EXERCISE INPUT.
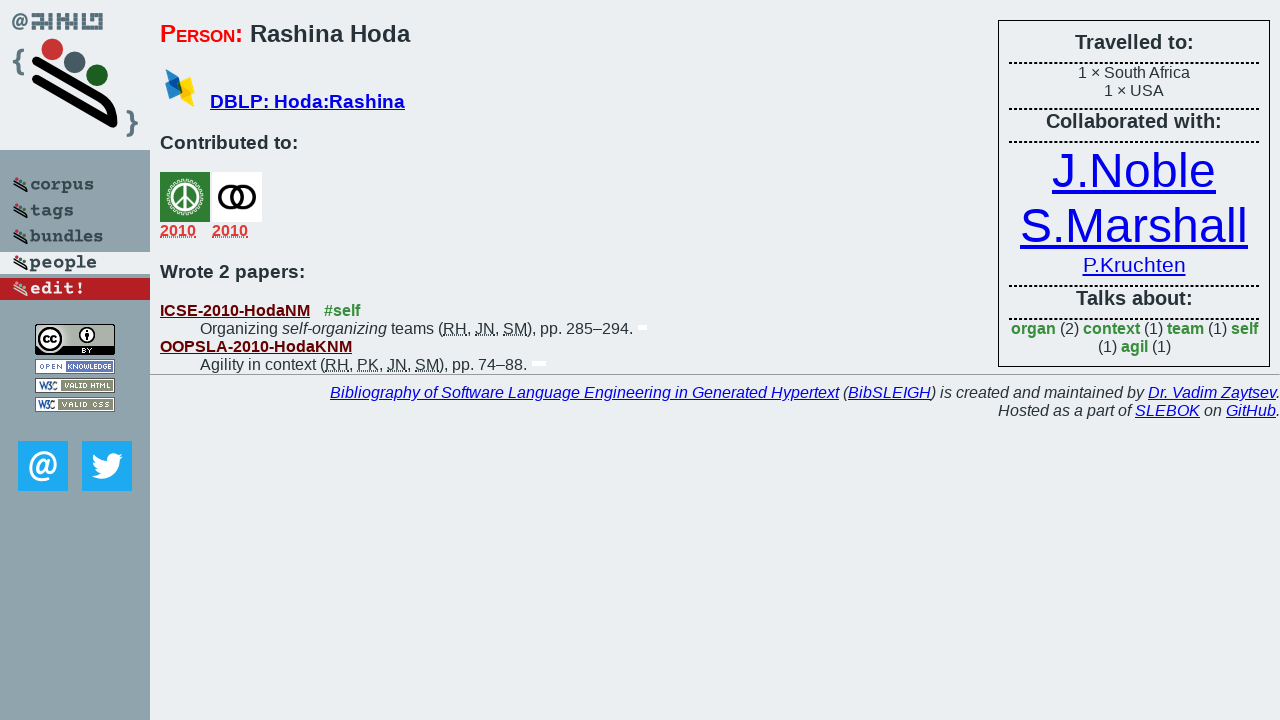

--- FILE ---
content_type: text/html; charset=utf-8
request_url: https://bibtex.github.io/person/Rashina_Hoda.html
body_size: 1472
content:
<!DOCTYPE html>
<html>
<head>
	<meta http-equiv="Content-Type" content="text/html; charset=UTF-8"/>
	<meta name="keywords" content="software linguistics, software language engineering, book of knowledge, glossary, academic publications, scientific research, open knowledge, open science"/>
	<title>BibSLEIGH — Rashina_Hoda</title>
	<link href="../stuff/bib.css" rel="stylesheet" type="text/css"/>
	<link href='http://fonts.googleapis.com/css?family=Exo+2:400,700,400italic,700italic' rel='stylesheet' type='text/css'>
	<script src="../stuff/jquery.min.js" type="text/javascript"></script>
</head>
<body>
<div class="left">
	<a href="../index.html"><img src="../stuff/bibsleigh.png" alt="BibSLEIGH" title="BibSLEIGH" class="pad"/></a>

	<div class="pad">
		<a href="../index.html"><img src="../stuff/p-corpus.png" alt="BibSLEIGH corpus" title="All papers in the corpus"/></a><br/>
		<a href="../tag/index.html"><img src="../stuff/p-tags.png" alt="BibSLEIGH tags" title="All known tags"/></a><br/>
		<a href="../bundle/index.html"><img src="../stuff/p-bundles.png" alt="BibSLEIGH bundles" title="All selected bundles"/></a><br/>
		<a href="../person/index.html"><img src="../stuff/a-people.png" alt="BibSLEIGH people" title="All contributors"/></a><br/>
<a href="https://github.com/slebok/bibsleigh/edit/master/people/Rashina_Hoda.json"><img src="../stuff/edit.png" alt="EDIT!" title="EDIT!"/></a>
	</div>
	<a href="http://creativecommons.org/licenses/by/4.0/" title="CC-BY"><img src="../stuff/cc-by.png" alt="CC-BY"/></a><br/>
	<a href="http://opendatacommons.org/licenses/by/summary/" title="Open Knowledge"><img src="../stuff/open-knowledge.png" alt="Open Knowledge" /></a><br/>
	<a href="http://validator.w3.org/check/referer" title="XHTML 1.0 W3C Rec"><img src="../stuff/xhtml.png" alt="XHTML 1.0 W3C Rec" /></a><br/>
	<a href="http://jigsaw.w3.org/css-validator/check/referer" title="CSS 2.1 W3C CanRec"><img src="../stuff/css.png" alt="CSS 2.1 W3C CanRec" class="pad" /></a><br/>
	<div class="sm">
		<a href="../mailto:vadim@grammarware.net"><img src="../stuff/email.png" alt="email" title="Complain!" /></a>
		<a href="https://twitter.com/intent/tweet?screen_name=grammarware"><img src="../stuff/twitter.png" alt="twitter" title="Mention!" /></a>
	</div>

TASK DIRECTIONS. Check the material above line by line, and give only the number of lines holding the string "grammarware".

OUTPUT OF THE TASK. 2